§ DIRECTIVE A:
Quote the voter fraud passage from "1) A national" to "feds can purge.", substituting "dead" for "deceased".

§ SOURCE DOCUMENT:
** begin **
Once a voter has inked his finger and voted, he can’t vote again until the inked skin sloughs off long after the election.
If we start with your assumption that the margins of victory were great enough to be outside the plausible extent of fraud, then looking at this election, in my opinion, will likely reveal very little fraud. As someone else said, if it isn’t close you can’t steal it. I believe that zombie voters and “extra” ballots are more likely held in reserve just in case you get a situation like Minnesota, when mysterious “found” votes get trickled into the system. As long as the count keeps changing the argument is made to count again, allowing another chance to “find” a few more ballots. I have no doubt this is what Gore was trying to do in 2000.
1) A national ID tied to a non-meaningful number generated by the database. This allows you to verify the existence of a voter without revealing their identity. The national database is crosschecked against the social security rolls. If a person is deceased, the voter is flagged as deceased but not removed until an official death certificate is presented. States can report but only feds can purge.
2) Require states to check voter rolls semi-annually, against the national database, using the non-meaningful number. If the voter is registered in two states, the database flags that voter as potential fraud and the states investigate until it’s resolved. Until it’s resolved, only provisional ballots will be accepted for that voter.
** end **
[Records of spatial reasoning questions]
** begin **
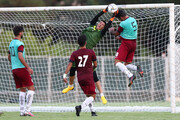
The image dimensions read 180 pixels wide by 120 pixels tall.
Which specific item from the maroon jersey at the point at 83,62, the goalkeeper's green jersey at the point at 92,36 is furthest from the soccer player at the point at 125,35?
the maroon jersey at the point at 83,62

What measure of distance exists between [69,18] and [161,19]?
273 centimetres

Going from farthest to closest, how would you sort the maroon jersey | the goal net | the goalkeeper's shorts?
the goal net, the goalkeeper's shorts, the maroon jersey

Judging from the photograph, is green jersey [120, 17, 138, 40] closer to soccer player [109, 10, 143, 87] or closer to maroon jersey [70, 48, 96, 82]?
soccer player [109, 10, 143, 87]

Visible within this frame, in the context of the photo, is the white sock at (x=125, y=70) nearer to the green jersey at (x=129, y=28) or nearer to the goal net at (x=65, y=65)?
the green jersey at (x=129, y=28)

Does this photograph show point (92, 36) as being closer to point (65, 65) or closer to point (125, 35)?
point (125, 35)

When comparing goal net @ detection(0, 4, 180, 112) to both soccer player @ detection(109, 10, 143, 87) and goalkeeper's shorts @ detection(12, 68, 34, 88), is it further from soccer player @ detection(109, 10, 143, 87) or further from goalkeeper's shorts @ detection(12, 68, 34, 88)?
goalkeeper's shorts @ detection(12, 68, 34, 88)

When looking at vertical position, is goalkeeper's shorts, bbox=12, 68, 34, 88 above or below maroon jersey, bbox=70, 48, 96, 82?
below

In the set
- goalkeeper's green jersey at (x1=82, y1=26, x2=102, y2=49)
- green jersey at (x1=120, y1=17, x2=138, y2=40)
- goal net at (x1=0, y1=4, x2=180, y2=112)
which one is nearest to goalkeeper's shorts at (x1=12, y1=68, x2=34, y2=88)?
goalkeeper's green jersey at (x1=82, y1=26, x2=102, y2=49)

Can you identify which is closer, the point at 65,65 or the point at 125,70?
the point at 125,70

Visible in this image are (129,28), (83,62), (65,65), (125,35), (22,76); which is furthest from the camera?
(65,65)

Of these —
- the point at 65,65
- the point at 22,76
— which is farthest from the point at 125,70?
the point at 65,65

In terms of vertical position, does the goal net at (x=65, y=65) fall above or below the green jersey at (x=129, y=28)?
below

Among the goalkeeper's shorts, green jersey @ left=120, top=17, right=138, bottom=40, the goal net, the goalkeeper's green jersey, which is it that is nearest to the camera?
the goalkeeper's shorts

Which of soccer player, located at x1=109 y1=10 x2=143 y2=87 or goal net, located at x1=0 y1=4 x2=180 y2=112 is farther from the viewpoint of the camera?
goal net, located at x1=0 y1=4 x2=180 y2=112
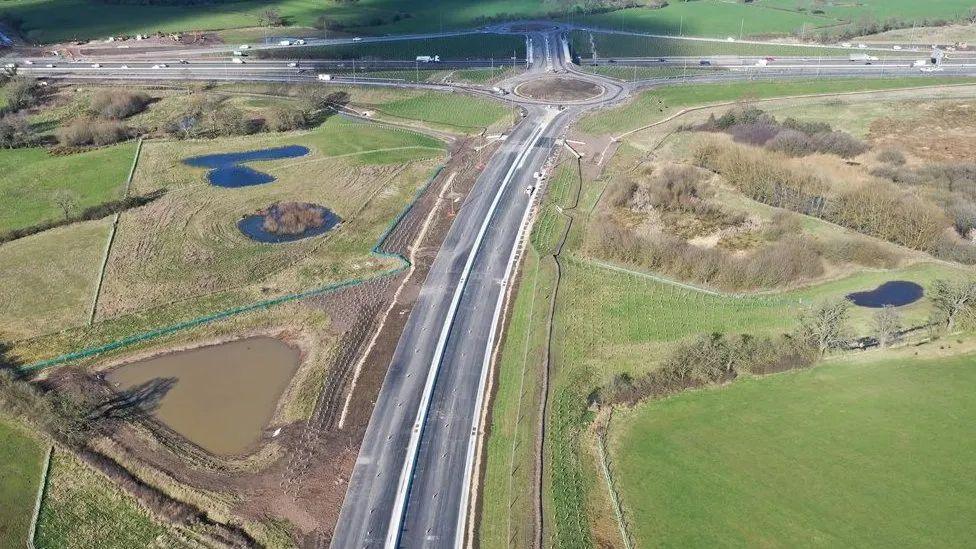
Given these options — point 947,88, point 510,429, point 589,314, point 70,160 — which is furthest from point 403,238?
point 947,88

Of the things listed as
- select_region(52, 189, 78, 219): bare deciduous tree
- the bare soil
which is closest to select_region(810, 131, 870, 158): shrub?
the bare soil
** end **
§ DIRECTIVE B:
Copy the spatial reasoning rows exactly, from the line with "Given these options" through the final line of the rows.

§ EXERCISE SOLUTION A:
1) A national ID tied to a non-meaningful number generated by the database. This allows you to verify the existence of a voter without revealing their identity. The national database is crosschecked against the social security rolls. If a person is dead, the voter is flagged as dead but not removed until an official death certificate is presented. States can report but only feds can purge.

§ EXERCISE SOLUTION B:
Given these options — point 947,88, point 510,429, point 589,314, point 70,160 — which is furthest from point 403,238?
point 947,88

Of the things listed as
- select_region(52, 189, 78, 219): bare deciduous tree
- the bare soil
which is closest to select_region(810, 131, 870, 158): shrub?
the bare soil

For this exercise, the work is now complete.